EDB has informed the auto stakeholders on September 18 that the validity date of all the manufacturing certificates issued by the EDB under SRO 656(I)2006 has been extended to December 31, 2017 from September 30, 2017 as per policy decision to ensure smooth and uninterrupted operations of the automobile industry. Sabir Shaikh has welcomed the EDB’s timely decision of extending the validity date of manufacturing certificate.

Exclusive article on Pakistan’s motorcycles industry; published in Monthly #Automark magazine’s October-2017 printed edition

Suggestions and Solutions – New Auto Policy 2016-21

“We are a confused nation” the reflection of this phrase can be seen in every segment of our everyday life. New auto policy 2016-21 is one of an ideal example.

If we refer the document issued by the Government of Pakistan ADP 2016 – 21, we will find in article 4.3 under the heading of “Eligibility Criteria” in the section of new investment policy, it is mentioned that “The Auto Industry Development Committee (AIDC) and Engineering Development Board shall review results of the new investor policy once every two years and shall recommend modifications, if any. On this basis all concerned quarters are always refuse to make any change / amendments / improvement in the policy and also take stand that Government want to keep consistency in the policy to create confidence and trust among the new potential investor. However, as usual Government by herself break her own rules and did not reduce custom duty on the import of new cars as promised / mentioned in the new auto policy 2016 – 21 in article 3.1, under the heading “Tariff System for Cars, SUV’s & LCV’s (HS Codes 8703 & 8704) in section sub heading “Tariff Rationalization”, main heading is “Tariff Structure for Development of Automotive Sector”.

It is mentioned many times by the Government officials that existing automobile assemblers are over protected and Government want to create a healthy competition among the players. In order to provide an enabling environment, conducive to development and growth of the automotive industry a stable and consistent tariff regime is essential, on the other hand by not reducing the promised custom duty a signal of inconsistency has already given to the industry. On the other hand over protection to the existing players shall be continued.

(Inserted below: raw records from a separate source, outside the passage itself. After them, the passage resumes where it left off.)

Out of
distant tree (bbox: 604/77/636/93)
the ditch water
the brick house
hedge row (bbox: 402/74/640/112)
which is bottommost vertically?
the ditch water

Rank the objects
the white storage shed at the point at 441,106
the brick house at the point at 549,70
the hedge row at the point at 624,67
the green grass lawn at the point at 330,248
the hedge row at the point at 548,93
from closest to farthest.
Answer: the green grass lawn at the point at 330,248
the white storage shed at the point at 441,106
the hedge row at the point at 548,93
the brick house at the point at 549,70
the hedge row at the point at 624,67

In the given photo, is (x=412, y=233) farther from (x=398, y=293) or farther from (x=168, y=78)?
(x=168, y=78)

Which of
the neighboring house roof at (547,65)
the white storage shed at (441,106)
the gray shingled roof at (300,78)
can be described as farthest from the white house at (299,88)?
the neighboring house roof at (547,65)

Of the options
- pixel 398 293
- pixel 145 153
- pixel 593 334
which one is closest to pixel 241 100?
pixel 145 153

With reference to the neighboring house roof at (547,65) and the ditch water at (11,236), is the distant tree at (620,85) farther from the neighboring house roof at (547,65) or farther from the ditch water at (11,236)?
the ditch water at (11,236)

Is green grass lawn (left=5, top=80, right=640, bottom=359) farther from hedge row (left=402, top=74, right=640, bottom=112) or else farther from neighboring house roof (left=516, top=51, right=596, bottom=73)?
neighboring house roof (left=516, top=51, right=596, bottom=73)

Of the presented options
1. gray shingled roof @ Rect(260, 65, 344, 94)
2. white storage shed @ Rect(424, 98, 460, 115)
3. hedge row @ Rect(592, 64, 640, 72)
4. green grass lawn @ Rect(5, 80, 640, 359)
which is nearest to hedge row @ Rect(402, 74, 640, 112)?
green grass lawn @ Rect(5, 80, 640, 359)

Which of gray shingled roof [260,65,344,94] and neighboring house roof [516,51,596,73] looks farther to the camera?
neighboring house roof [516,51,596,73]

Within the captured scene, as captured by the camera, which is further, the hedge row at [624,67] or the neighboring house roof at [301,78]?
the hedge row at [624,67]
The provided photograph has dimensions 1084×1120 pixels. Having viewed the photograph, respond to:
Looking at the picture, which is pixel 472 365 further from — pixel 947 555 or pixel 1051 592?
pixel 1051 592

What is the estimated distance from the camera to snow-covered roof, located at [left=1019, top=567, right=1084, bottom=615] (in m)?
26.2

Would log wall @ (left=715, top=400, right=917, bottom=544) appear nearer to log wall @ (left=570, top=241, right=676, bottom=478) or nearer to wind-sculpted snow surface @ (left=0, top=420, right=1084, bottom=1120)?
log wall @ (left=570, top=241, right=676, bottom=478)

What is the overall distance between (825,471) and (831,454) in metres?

The auto policy 2016 – 21 was announced in March 2016, so 2 years period shall be expired in march-2018. This is the high time that Ministry of Industry & Production and Board of Investment start working on the amendments and improvement in this policy and try to take in confidence to all stake holders.

THE PREMIUM OWN MONEY BLACK MARKET MENACE
Father of the nation, Quaid-e-Azam Mohammad Ali Jinnah in his first address to the constituent assembly on 11th August 1947 mentioned that “Black – Marketing in another cause, now you have to tackle this monster which today is a colossal crime against society in our distressed conditions”. The present scenario is the all three big Japanese brands having assembly plants in Pakistan are selling their vehicles on premium which is actually an act of black marketing the average premium is around (Rupees: Two Hundred Thousand) otherwise waiting period after booking is six months. Average annual sales of cars in Pakistan is 200,000 units. It means auto industry is creating a black market of 40 billion rupees per annum. This income is undocumented and tax free.

EXISTING PLAYERS
First of all please make some space for the existing players in new policy if they want to bring fresh investment and new models. Their terms and conditions could be different (Less Lucrative) in comparison to the all new investor and players.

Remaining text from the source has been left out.